## [Textauszug]

:::::

# Problem mit den Remote Control Einstellungen in Adobe Encore DVD



## Christain_Alli (5. März 2004)

Hallo Leute!
Hab ein kleines Problem mit der Remote Control bei Adobe Encore DVD. 
Ich bin mit meiner DVD fast fertig, was mir noch fehlt ist die richtige Reihenfolge mit der die Buttons im Menüe aktiviert werden wenn man das Steuerkreuz auf der Fernbedienung verwendet. Hab mir das jetzt mal angeschaut und festgestellt das die Reihenfolge von Encore DVD mehr oder weniger willkührlich gesetzt wurde. Wen ich die englische Anleitung richtig verstanden habe muss ich die "Remote Icons" der Buttons einblenden und dann die gewünschte Pfeiltaste des Icons auf den gewünschten Button legen? - Das Problem ist wenn ich die Pfeiltaste des Icons nehmen will wird aus dem Mauszeiger ein Verbotszeichen und lässt sich nicht auf einen Button legen!

:::::

## [Angezeigte Daten]
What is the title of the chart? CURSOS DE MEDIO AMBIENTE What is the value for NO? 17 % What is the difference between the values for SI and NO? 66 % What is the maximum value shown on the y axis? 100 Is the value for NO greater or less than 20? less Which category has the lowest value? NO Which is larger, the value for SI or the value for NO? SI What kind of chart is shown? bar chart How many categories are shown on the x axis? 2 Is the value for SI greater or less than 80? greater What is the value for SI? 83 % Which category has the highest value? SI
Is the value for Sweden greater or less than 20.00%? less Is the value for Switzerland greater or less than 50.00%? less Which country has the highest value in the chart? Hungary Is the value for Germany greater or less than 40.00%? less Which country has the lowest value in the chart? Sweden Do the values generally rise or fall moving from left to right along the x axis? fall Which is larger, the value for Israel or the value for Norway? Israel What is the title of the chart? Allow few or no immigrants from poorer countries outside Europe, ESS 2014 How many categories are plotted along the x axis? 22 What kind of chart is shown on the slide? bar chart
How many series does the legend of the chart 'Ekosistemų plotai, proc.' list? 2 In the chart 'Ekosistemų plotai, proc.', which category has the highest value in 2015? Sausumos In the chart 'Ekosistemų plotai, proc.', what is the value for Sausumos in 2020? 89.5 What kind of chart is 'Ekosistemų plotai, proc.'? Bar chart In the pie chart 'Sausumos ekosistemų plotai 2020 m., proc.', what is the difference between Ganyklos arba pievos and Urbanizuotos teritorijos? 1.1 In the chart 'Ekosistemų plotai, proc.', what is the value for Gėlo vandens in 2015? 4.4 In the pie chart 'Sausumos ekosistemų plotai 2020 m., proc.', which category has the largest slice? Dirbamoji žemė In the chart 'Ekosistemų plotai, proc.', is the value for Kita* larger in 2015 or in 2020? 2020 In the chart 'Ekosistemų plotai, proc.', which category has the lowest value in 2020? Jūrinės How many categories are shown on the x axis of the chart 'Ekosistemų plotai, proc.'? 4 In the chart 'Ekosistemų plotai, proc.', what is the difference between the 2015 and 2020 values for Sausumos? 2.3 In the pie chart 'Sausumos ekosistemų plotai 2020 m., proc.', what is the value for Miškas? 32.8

:::::

## [Aufgaben]
[1] Geben Sie den Textauszug über Adobe Encore DVD von „Ich bin mit“ bis „einen Button legen!“ wortgetreu wieder.
[2] Prüfen Sie anhand des Textauszugs über Adobe Encore DVD, ob die folgenden Aussagen zutreffen, und beantworten Sie jede mit Ja oder Nein samt den entscheidenden Worten des Textes als wörtliches Zitat. (a) Die DVD ist bereits vollständig fertig. (b) Encore DVD hat die Reihenfolge der Buttons mehr oder weniger willkürlich festgelegt. (c) Beim Versuch, die Pfeiltaste des Icons zu nehmen, wird der Mauszeiger zu einem Verbotszeichen.

## [Lösungen]
[1]
Ich bin mit meiner DVD fast fertig, was mir noch fehlt ist die richtige Reihenfolge mit der die Buttons im Menüe aktiviert werden wenn man das Steuerkreuz auf der Fernbedienung verwendet. Hab mir das jetzt mal angeschaut und festgestellt das die Reihenfolge von Encore DVD mehr oder weniger willkührlich gesetzt wurde. Wen ich die englische Anleitung richtig verstanden habe muss ich die "Remote Icons" der Buttons einblenden und dann die gewünschte Pfeiltaste des Icons auf den gewünschten Button legen? - Das Problem ist wenn ich die Pfeiltaste des Icons nehmen will wird aus dem Mauszeiger ein Verbotszeichen und lässt sich nicht auf einen Button legen!

[2]
(a) Nein: „Ich bin mit meiner DVD fast fertig“
(b) Ja: „festgestellt das die Reihenfolge von Encore DVD mehr oder weniger willkührlich gesetzt wurde“
(c) Ja: „wird aus dem Mauszeiger ein Verbotszeichen“